▸ **DO THIS**: Please recast all the entries below as a single numbered list, one line per item, leaving out the blank lines and the pictures.
— Begin —
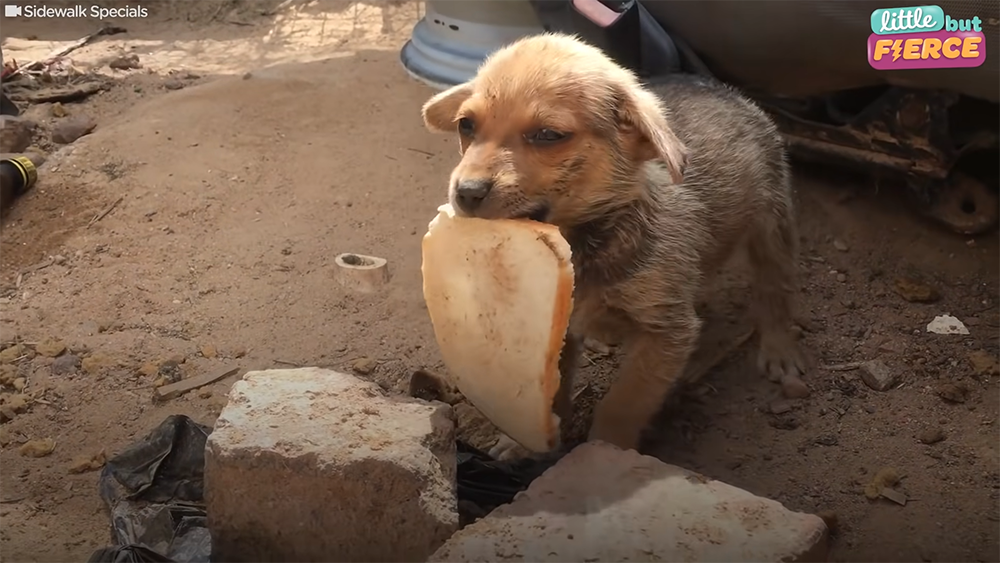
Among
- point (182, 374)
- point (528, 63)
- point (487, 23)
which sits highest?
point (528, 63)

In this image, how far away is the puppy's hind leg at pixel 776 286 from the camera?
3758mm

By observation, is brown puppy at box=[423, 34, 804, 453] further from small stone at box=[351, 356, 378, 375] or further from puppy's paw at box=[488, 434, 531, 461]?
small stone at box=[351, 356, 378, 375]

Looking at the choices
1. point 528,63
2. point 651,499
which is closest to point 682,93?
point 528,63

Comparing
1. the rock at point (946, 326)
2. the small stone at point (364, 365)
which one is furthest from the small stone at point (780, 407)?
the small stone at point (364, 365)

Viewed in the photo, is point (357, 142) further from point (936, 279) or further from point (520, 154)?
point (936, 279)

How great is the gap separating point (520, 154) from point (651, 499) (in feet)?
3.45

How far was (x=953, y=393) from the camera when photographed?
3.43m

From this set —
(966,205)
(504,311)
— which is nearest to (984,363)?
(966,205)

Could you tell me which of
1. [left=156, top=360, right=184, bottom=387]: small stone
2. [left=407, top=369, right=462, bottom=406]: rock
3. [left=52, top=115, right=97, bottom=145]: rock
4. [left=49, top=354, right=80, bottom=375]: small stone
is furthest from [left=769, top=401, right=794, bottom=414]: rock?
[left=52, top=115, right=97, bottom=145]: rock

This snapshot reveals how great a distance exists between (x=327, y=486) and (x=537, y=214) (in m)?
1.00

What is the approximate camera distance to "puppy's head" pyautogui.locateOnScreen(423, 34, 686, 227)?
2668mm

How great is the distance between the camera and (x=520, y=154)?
— End —
▸ **CORRECT ANSWER**:
1. Among
2. - point (182, 374)
3. - point (528, 63)
4. - point (487, 23)
5. which sits highest?
6. point (528, 63)
7. In this image, how far away is the puppy's hind leg at pixel 776 286 from the camera?
8. 3758mm
9. By observation, is brown puppy at box=[423, 34, 804, 453] further from small stone at box=[351, 356, 378, 375] or further from puppy's paw at box=[488, 434, 531, 461]?
10. small stone at box=[351, 356, 378, 375]
11. Looking at the choices
12. 1. point 528,63
13. 2. point 651,499
14. which is closest to point 682,93?
15. point 528,63
16. Comparing
17. 1. the rock at point (946, 326)
18. 2. the small stone at point (364, 365)
19. which one is furthest from the small stone at point (780, 407)?
20. the small stone at point (364, 365)
21. Viewed in the photo, is point (357, 142) further from point (936, 279) or further from point (520, 154)?
22. point (936, 279)
23. How great is the gap separating point (520, 154) from point (651, 499) (in feet)?
24. 3.45
25. How far was (x=953, y=393) from the camera when photographed?
26. 3.43m
27. From this set —
28. (966,205)
29. (504,311)
30. — which is nearest to (984,363)?
31. (966,205)
32. Could you tell me which of
33. 1. [left=156, top=360, right=184, bottom=387]: small stone
34. 2. [left=407, top=369, right=462, bottom=406]: rock
35. 3. [left=52, top=115, right=97, bottom=145]: rock
36. 4. [left=49, top=354, right=80, bottom=375]: small stone
37. is furthest from [left=769, top=401, right=794, bottom=414]: rock?
38. [left=52, top=115, right=97, bottom=145]: rock
39. This snapshot reveals how great a distance exists between (x=327, y=486) and (x=537, y=214) (in m)?
40. 1.00
41. What is the approximate camera distance to "puppy's head" pyautogui.locateOnScreen(423, 34, 686, 227)?
42. 2668mm
43. How great is the distance between the camera and (x=520, y=154)?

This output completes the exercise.